Além do mais, patrões são hábeis na prática antissindical, de constranger a livre organização e limitar a liberdade de expressão de jornalistas com o risco imprevisível de demissão. Isso também deve ser considerado. Só que a adesão plena aos interesses patronais, ao invés da organização sindical e coletiva dos trabalhadores, é considerada o melhor plano de carreira possível, por alguns, em meio à precarização das condições de trabalho, rebaixamento salarial e o medo do "passaralho".


Qualquer jornalista experiente ou mais atento(a), sim, sabe que os patrões têm interesses financeiros, econômicos e políticos claros, não apenas o puro desejo de atuar em prol do interesse público... A questão é: como você, jornalista-leitor, se posiciona como categoria, trabalhador e cidadão? Você atua ou se organiza por quais interesses? Essas perguntas são úteis a todo trabalhador.
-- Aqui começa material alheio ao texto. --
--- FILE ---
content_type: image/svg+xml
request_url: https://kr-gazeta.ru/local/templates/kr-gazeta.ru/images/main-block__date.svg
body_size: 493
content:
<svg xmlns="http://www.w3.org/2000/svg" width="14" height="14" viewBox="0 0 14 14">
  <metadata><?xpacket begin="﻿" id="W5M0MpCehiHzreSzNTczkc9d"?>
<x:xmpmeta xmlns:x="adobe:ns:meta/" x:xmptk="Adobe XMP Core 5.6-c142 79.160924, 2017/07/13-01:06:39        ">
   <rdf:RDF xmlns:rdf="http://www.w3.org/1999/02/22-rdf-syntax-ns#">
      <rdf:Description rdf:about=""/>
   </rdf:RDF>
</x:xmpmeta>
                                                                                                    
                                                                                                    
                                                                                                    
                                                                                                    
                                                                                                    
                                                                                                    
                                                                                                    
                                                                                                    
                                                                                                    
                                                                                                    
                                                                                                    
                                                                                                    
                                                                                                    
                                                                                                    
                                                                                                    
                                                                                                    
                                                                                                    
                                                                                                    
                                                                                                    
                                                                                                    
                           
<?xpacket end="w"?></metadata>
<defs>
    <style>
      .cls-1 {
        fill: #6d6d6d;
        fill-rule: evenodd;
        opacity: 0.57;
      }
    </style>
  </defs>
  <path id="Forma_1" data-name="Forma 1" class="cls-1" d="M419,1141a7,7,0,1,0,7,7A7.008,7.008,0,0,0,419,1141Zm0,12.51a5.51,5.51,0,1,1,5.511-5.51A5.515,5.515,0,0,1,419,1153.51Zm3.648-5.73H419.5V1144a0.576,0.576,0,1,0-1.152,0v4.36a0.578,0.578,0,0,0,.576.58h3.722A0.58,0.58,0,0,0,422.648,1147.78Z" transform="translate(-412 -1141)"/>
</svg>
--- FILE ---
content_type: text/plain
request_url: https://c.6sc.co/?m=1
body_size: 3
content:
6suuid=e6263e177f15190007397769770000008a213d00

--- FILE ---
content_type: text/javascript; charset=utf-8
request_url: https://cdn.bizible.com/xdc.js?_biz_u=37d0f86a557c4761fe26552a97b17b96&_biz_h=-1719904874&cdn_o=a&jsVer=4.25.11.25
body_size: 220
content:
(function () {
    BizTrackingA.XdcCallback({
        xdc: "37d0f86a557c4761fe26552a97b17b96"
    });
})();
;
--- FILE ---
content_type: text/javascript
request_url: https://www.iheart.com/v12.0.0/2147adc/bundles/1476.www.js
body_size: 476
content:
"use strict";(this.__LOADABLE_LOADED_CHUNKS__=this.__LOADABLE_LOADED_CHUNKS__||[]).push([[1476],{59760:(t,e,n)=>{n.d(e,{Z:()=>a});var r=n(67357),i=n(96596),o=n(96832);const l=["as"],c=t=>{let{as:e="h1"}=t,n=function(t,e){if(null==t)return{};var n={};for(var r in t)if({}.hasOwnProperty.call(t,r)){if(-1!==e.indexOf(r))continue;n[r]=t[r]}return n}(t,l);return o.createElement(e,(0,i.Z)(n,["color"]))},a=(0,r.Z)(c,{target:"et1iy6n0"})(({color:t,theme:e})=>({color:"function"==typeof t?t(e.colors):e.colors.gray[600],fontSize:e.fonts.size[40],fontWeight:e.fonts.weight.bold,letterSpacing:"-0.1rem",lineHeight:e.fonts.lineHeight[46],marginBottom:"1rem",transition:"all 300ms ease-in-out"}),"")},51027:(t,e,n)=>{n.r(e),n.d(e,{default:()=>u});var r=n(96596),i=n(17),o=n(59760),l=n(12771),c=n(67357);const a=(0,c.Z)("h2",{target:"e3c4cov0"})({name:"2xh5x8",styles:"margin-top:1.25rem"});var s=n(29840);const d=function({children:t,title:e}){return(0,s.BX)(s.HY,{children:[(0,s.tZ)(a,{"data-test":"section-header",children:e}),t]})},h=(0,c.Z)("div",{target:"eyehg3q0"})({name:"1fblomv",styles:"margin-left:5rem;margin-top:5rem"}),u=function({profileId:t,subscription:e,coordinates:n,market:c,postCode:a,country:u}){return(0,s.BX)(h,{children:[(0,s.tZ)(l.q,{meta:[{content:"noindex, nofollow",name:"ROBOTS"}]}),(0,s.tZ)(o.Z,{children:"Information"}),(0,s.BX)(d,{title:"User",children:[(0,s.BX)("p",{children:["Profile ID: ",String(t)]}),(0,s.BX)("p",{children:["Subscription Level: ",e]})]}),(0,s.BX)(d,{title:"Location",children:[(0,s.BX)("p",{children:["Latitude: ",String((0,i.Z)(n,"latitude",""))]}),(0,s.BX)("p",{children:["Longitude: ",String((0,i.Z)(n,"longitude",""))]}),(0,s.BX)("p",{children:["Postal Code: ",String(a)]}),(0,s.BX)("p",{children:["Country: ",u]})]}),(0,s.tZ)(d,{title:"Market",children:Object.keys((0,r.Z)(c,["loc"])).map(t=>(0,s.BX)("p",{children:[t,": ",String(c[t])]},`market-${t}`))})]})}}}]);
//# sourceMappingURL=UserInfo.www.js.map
A tensão entre a ideologia dominante (neoliberal/capitalista) e as críticas que propõem a superação da ditadura do capital são definidoras das respostas a tais questionamentos. Não é incomum que posições críticas ao "mercado" sejam apontadas de forma pejorativa como "ideológicas", "políticas", "partidárias" e, para os mais extremados defensores de bilionários, até mesmo "esquerdistas" ou "comunistas" para alegar que elas seriam impuras, parciais e interessadas, enquanto que as visões alinhadas com os interesses dos donos do capital seriam límpidas manifestações do interesse público e do bem comum.


Mesmo com concessões pontuais para manter a ordem desigual, o papel da comunicação hegemônica de naturalização das perspectivas da burguesia e de cooptação ideológica de toda a sociedade tem alcançado seus objetivos, apesar de que não se deve subestimar as resistências e lutas contra-hegemônicas cuja centralidade hoje se deslocou para o enfrentamento à ditadura das Big Techs (umbilicalmente ligadas aos interesses dos EUA, do trumpismo e da extrema direita internacional). Mas nem tudo é ameaça: a decadência dos EUA e a emergência dos BRICs são oportunidades históricas que o Brasil precisa aproveitar para a abertura de novos caminhos.


Apesar do fato de - na opinião deste articulista - o objetivo principal atualmente seja derrotar a extrema direita e jogar o bolsonarismo na lata de lixo da história, em articulação com a defesa do Brasil frente aos ataques à soberania e interesses nacionais, passando por nova vitória de Lula em 2026, a construção de novas maiorias políticas e sociais pautadas pelos interesses nacionais e do povo brasileiro depende também da promoção da diversidade de produção midiática, baseada em real pluralidade de ideias, perspectivas ideológicas e representação de setores populares e da classe trabalhadora, com enfrentamento do oligopólio da mídia. É até natural jornal burguês refletir as opções editoriais dos donos, o problema é que a liberdade de imprensa parece restrita na prática aos detentores do poder econômico.


Neste sentido, o fortalecimento da mídia alternativa, de esquerda ou contra-hegemônica é indispensável, e não pode mais ser adiado, já que o esforço para conquistar "mentes e corações" de contingentes populares seduzidos pela extrema direita ou pelo bolsonarismo deve ser o de escancarar a perspectiva antipovo e antinacional dessa escória inimiga dos direitos do povo, mas principalmente oferecer propostas de esperança de vida melhor e próspera em um projeto nacional de desenvolvimento soberano, democrático, inclusivo e socialmente mais justo. A consolidação de um sistema público de comunicação forte e diverso também ajudaria a reduzir o predomínio absoluto da mídia corporativa. Hoje, na comunicação, a contradição principal das forças democráticas é com o domínio das Big Techs, mas velhos desafios seguem vivos. O questionamento aos dogmas ideológicos neoliberais fixados pela burguesia como se fossem expressões da verdade absoluta, reflexos diretos da ordem natural ou da suposta natureza capitalista eterna da sociedade também está na ordem do dia.